Start of TEXT PASSAGE

But points or intervals in geometry can be translated on the real axis.

> Our sets do not change.

But points or intervals in geometry can be translated on the real axis.
> 
>>>
>>> In the first case, with the not.changing sets,
>>> a finite 𝘀𝗲𝗾𝘂𝗲𝗻𝗰𝗲 of 𝗰𝗹𝗮𝗶𝗺𝘀 which
>>>   has only true.or.not.first.false 𝗰𝗹𝗮𝗶𝗺𝘀
>>> has only true 𝗰𝗹𝗮𝗶𝗺𝘀.
>>
>> But it
> 
> "It" refers to who or what?

To that finite 𝘀𝗲𝗾𝘂𝗲𝗻𝗰𝗲.

>> But it will never complete
>> an infinite set of claims.
> 
> We do not need an infinite 𝘀𝗲𝗾𝘂𝗲𝗻𝗰𝗲 of 𝗰𝗹𝗮𝗶𝗺𝘀 completed.
> We do not want an infinite 𝘀𝗲𝗾𝘂𝗲𝗻𝗰𝗲 of 𝗰𝗹𝗮𝗶𝗺𝘀 completed.

But you claim that _all_ fractions are in bijection with all natural 
numbers, don't you?
>> It will forever remain in the status nascendi.
>> Therefore
>> irrelevant for actual or completed infinity.
> 
> A finite 𝘀𝗲𝗾𝘂𝗲𝗻𝗰𝗲 of 𝗰𝗹𝗮𝗶𝗺𝘀, each of which
> is true.or.not.first.false,
> will forever remain
> a finite 𝘀𝗲𝗾𝘂𝗲𝗻𝗰𝗲 of 𝗰𝗹𝗮𝗶𝗺𝘀, each of which
> is true.or.not.first.false.

Therefore such a sequence does not entitle you to claim infinite mappings.
> 
>>> Infinite sets can correspond to
>>> other infinite sets which,
>>> without much thought about infinity,
>>> would seem to be a different "size".

End of TEXT PASSAGE
Start of DATA BELOW

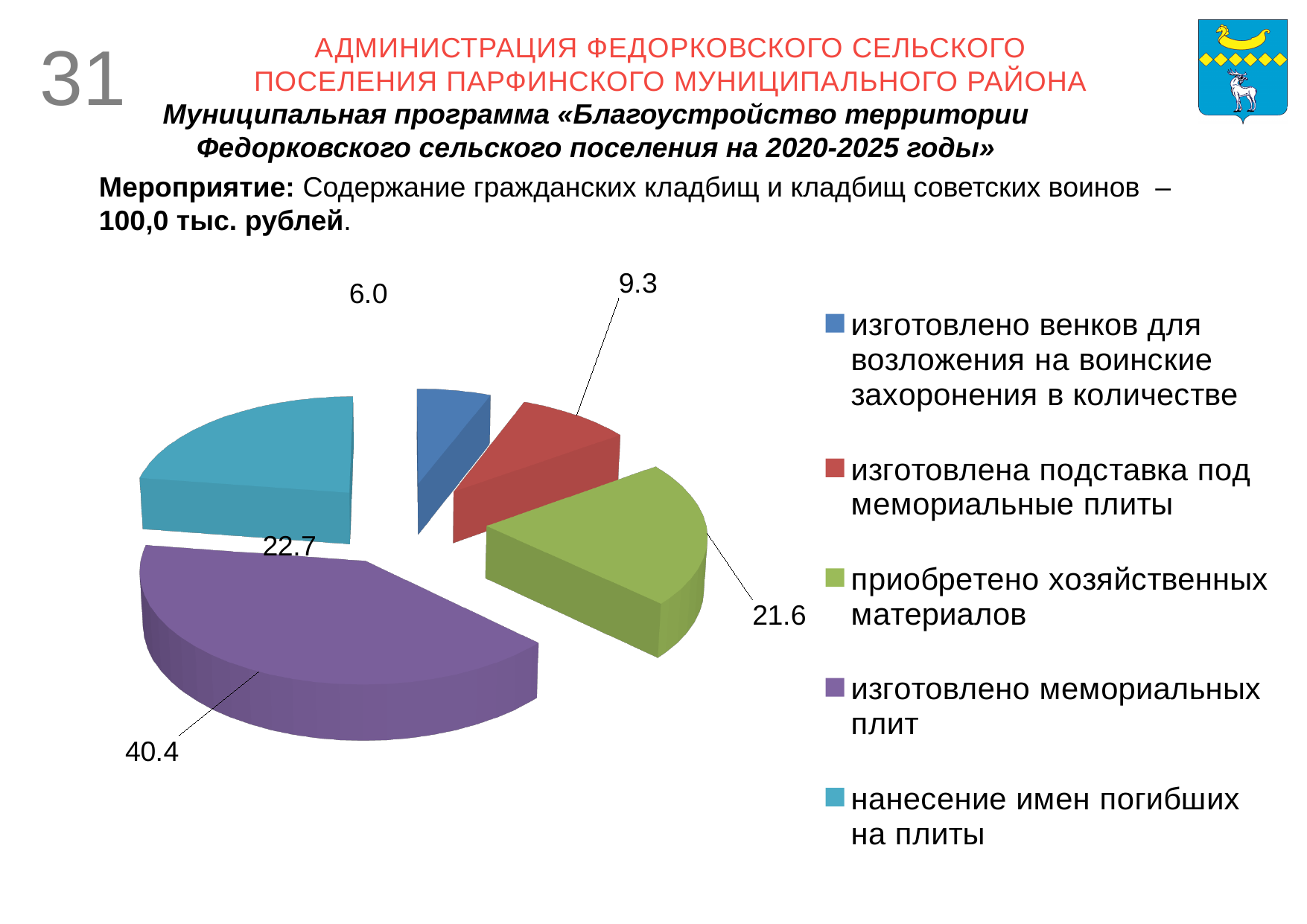
How many slices does the pie chart have? 5 Which category has the largest slice of the pie? изготовлено мемориальных плит Which category has the smallest slice of the pie? изготовлено венков для возложения на воинские захоронения в количестве What is the difference between the values for «изготовлено мемориальных плит» and «изготовлена подставка под мемориальные плиты»? 31.1 How many entries does the legend list? 5 What is the value for «изготовлено мемориальных плит»? 40.4 What is the value for «приобретено хозяйственных материалов»? 21.6 What colour is the slice for «изготовлена подставка под мемориальные плиты»? red Which is larger: the value for «нанесение имен погибших на плиты» or for «приобретено хозяйственных материалов»? нанесение имен погибших на плиты What type of chart is shown on the slide? pie chart What is the value for «изготовлено венков для возложения на воинские захоронения в количестве»? 6.0 What is the value for «нанесение имен погибших на плиты»? 22.7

End of DATA BELOW

*INSTRUCTION*.
Can you continue the forum exchange on infinite sets, picking up right after its last line? The data have no connection to the forum exchange on infinite sets.

*ANSWER*.
>>
>> But they cannot become such sets.
> 
> Our sets do not change.

My intervals I(n) = [n - 1/10, n + 1/10] must be translated to all the 
midpoints 1/1, 1/2, 2/1, 1/3, 2/2, 3/1, 1/4, 2/3, 3/2, 4/1, 1/5, 2/4, 
3/3, 4/2, 5/1, 1/6, 2/5, 3/4, 4/3, 5/2, 6/1,  ... if you want to 
contradict my claim.
> 
>> But they cannot be completely transformed
> < into each other.
> 
> Our sets do not change.

But intervals can be shifted.
> Consider again the two sets of midpoints
> ⟨ 1, 2, 3, 4, 5, ... ⟩ and
> ⟨ 1/1, 1/2, 2/1, 1/3, 2/2, ... ⟩
> 
> They both _are_
> And their points correspond
> by i/j ↦ n = (i+j-1)(i+j-2)/2+i

The first few terms do correspond or can be made c orresponding. That 
can be proven by translating the due intervals. But the full claim is 
nonsense because it is impossible to satisfy.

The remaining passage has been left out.